WHAT TO WORK ON
Show each line of the records below where the word "papers" occurs.

Entries taken from a collection
•••

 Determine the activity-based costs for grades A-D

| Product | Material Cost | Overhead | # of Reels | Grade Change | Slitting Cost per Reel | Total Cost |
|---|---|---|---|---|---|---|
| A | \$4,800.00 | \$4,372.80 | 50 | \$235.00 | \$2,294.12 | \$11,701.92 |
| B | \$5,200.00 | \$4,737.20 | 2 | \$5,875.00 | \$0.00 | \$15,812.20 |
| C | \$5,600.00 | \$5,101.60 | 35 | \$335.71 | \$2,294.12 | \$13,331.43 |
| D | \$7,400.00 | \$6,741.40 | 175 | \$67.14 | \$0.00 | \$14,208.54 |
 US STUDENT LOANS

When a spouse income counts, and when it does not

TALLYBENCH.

•••

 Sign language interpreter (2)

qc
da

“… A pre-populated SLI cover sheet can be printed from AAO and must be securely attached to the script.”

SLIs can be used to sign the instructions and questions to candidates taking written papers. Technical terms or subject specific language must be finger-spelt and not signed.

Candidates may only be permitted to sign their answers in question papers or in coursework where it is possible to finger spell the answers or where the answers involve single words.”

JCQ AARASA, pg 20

•••

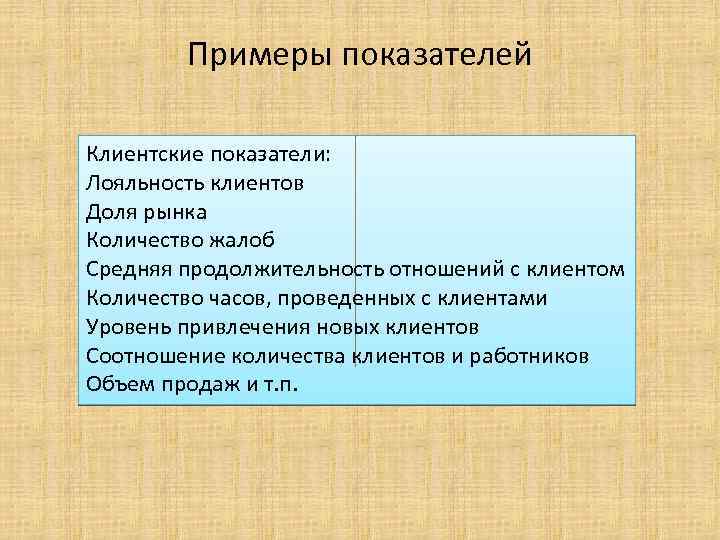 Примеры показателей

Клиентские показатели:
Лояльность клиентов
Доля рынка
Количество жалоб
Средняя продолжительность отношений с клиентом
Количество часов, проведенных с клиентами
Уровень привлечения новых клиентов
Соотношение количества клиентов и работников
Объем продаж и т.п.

•••

RESULT OF THE TASK
SLIs can be used to sign the instructions and questions to candidates taking written papers. Technical terms or subject specific language must be finger-spelt and not signed.
Candidates may only be permitted to sign their answers in question papers or in coursework where it is possible to finger spell the answers or where the answers involve single words.”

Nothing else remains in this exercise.